Nothing else to be done."
Accordingly, we stopped, and, having tied the camels to each other to prevent their straying, took shelter from the rain under the tower or whatever it might be. To pass away the time and keep life in us, for we were almost frozen with the wet and cold, we ate some tinned food and biscuits that we carried in our saddle-bags, and drank a dram of brandy from Quick's flask. This warmed us a little, though I do not think that a bottleful would have raised our spirits. Higgs, whom we all loved, was gone, dead, probably, by that time; the Abati had lost or deserted us, and we three white men appeared to have wandered into a savage stronghold, where, as soon as we were seen, we should be trapped like birds in a net, and butchered at our captor's will.
Certainly the position was not cheerful.
Overwhelmed with physical and mental misery, I began to doze; Orme grew silent, and the Sergeant, having remarked that there was no need to bother, since what must be must be, consoled himself in a corner by humming over and over again the verse of the hymn which begins:
"There is a blessed home beyond this land of woe, Where trials never come nor tears of sorrow flow."
Fortunately for us, shortly before dawn the "tears of sorrow" as represented by the rain ceased to flow. The sky cleared, showing the stars; suddenly the vault of heaven was suffused with a wonderful and pearly light, although on the earth the mist remained so thick that we could see nothing. Then above this sea of mist rose the great ball of the sun, but still we could see nothing that was more than a few yards away from us.
"There is a blessed home beyond this land of woe" droned Quick beneath his breath for about the fiftieth time, since, apparently, he knew no other hymn which he considered suitable to our circumstances, then ejaculated suddenly:
"Hullo! here's a stair. With your leave I'll go up it, Captain," and he did.

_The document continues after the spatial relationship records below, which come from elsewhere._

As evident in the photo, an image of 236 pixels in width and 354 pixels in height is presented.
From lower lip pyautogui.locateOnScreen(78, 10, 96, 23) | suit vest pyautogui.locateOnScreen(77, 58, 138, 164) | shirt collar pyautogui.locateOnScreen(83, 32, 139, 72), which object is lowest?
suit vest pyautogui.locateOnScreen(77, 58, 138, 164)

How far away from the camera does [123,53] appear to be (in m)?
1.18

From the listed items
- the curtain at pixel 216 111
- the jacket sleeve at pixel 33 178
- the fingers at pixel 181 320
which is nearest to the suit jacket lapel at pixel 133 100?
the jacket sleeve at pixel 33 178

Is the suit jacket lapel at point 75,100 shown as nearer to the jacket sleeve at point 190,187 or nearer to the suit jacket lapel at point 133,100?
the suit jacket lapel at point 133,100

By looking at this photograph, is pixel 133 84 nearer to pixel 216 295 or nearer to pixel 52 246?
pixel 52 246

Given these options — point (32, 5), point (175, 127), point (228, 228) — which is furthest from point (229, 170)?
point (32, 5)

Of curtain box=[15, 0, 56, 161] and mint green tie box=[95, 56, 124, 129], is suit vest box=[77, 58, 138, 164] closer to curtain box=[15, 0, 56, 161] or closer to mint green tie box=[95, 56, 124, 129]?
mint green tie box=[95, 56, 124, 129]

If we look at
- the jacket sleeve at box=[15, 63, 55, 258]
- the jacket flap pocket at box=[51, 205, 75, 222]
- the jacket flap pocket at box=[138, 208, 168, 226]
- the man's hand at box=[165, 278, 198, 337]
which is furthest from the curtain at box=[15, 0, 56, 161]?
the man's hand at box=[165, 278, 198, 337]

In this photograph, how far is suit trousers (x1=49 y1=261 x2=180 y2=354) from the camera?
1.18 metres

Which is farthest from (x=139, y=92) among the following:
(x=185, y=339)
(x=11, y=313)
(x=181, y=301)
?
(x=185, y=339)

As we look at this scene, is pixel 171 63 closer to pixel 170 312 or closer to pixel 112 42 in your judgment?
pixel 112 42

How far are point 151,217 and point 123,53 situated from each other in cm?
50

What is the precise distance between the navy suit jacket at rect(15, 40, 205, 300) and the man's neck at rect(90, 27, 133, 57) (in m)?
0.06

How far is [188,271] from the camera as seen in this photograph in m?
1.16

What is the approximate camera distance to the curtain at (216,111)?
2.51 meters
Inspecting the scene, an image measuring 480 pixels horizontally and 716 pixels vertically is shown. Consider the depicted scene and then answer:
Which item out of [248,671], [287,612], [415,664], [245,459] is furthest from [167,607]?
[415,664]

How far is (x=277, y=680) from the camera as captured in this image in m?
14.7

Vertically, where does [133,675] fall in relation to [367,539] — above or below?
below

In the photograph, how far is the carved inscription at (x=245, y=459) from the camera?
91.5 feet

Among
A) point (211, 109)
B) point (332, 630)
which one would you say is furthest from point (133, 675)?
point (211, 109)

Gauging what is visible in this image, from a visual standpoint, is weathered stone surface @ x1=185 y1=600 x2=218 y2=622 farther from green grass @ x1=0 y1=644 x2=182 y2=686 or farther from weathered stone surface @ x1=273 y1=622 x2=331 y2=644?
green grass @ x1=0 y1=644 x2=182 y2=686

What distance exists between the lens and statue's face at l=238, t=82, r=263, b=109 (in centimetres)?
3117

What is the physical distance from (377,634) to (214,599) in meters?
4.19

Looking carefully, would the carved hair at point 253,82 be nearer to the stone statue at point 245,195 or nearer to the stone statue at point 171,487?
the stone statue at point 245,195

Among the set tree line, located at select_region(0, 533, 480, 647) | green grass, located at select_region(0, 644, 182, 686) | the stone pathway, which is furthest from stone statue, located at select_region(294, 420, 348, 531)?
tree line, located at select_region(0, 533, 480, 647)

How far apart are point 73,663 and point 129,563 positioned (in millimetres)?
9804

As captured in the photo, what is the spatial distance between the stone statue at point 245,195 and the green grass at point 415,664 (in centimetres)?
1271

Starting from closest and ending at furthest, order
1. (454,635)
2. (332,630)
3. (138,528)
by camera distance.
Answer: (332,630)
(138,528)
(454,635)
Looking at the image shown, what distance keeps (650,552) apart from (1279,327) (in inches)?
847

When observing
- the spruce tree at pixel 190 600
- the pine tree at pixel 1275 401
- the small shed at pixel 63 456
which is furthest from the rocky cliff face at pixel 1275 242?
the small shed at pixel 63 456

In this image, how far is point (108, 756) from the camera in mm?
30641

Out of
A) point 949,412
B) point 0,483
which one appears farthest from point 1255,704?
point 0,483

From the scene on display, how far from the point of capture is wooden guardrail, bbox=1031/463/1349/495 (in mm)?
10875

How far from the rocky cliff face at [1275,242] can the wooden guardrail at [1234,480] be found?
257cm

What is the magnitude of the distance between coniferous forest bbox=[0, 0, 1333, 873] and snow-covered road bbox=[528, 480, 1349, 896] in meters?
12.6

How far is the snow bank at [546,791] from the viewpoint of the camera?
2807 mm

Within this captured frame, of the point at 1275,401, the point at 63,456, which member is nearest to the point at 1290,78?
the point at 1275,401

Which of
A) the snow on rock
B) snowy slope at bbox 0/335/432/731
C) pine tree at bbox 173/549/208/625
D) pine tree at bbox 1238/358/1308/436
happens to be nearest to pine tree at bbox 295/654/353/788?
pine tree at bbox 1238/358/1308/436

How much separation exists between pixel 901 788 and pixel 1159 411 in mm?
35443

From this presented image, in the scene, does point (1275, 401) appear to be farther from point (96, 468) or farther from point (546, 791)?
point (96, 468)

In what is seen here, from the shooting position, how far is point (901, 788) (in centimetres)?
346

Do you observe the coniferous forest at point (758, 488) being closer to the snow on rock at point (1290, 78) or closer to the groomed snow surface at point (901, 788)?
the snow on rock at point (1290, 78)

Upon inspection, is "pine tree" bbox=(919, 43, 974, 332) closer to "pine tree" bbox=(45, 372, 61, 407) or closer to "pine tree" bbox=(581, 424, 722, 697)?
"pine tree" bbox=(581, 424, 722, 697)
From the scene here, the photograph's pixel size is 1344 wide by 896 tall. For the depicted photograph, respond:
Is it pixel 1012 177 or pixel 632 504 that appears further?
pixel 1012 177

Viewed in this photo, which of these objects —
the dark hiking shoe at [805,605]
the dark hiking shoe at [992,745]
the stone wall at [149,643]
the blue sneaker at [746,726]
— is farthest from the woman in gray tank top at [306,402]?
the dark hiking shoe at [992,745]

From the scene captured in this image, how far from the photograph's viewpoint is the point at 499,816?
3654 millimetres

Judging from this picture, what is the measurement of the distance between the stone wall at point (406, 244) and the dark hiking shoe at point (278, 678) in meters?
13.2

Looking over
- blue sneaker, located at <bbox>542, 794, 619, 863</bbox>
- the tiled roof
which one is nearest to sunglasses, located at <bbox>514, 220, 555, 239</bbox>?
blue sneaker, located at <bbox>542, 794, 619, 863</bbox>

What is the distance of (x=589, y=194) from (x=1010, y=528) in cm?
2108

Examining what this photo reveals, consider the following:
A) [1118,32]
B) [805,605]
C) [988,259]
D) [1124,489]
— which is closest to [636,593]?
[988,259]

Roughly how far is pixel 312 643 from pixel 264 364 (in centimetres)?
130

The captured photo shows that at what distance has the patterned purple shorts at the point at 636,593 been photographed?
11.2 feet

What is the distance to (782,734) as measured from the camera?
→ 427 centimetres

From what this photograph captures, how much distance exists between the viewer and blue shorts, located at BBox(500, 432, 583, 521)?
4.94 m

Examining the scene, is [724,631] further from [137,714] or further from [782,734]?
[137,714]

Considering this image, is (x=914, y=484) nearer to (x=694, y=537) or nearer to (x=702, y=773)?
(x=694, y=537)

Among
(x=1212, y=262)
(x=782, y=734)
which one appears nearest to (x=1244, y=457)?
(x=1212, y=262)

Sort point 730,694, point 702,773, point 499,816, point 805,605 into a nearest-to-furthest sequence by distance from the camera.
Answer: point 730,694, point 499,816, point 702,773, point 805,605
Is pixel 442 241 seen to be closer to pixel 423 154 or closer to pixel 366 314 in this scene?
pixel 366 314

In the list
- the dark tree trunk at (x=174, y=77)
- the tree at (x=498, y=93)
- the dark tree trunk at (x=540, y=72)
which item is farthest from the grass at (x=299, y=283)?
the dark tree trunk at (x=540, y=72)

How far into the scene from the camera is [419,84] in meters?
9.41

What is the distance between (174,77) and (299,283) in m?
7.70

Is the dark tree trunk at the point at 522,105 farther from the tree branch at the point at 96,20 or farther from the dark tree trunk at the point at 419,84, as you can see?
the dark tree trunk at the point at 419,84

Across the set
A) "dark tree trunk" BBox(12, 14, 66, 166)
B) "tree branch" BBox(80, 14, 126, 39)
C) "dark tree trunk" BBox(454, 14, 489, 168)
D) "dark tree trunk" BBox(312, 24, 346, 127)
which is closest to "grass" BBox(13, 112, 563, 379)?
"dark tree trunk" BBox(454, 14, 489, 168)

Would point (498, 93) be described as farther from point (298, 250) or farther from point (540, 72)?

A minute later we heard his voice calling us softly:
"Come here, gentlemen," he said, "and see something worth looking at."
So we scrambled up the steps, and, as I rather expected, found ourselves upon the top of one of two towers set above an archway, which towers were part of a great protective work outside the southern gates of a city that could be none other than Harmac. Soaring above the mist rose the mighty cliffs of Mur that, almost exactly opposite to us, were pierced by a deep valley.
Into this valley the sunlight poured, revealing a wondrous and awe-inspiring object of which the base was surrounded by billowy vapours, a huge, couchant animal fashioned of black stone, with a head carved to the likeness of that of a lion, and crowned with the /uraeus/, the asp-crested symbol of majesty in old Egypt. How big the creature might be it was impossible to say at that distance, for we were quite a mile away from it; but it was evident that no other monolithic monument that we had ever seen or heard of could approach its colossal dimensions.
Compared to this tremendous effigy indeed, the boasted Sphinx of Gizeh seemed but a toy. It was no less than a small mountain of rock shaped by the genius and patient labour of some departed race of men to the form of a lion-headed monster. Its majesty and awfulness set thus above the rolling mists in the red light of the morning, reflected on it from the towering precipices beyond, were literally indescribable; even in our miserable state, they oppressed and overcame us, so that for awhile we were silent. Then we spoke, each after his own manner:
"The idol of the Fung!" said I. "No wonder that savages should take it for a god."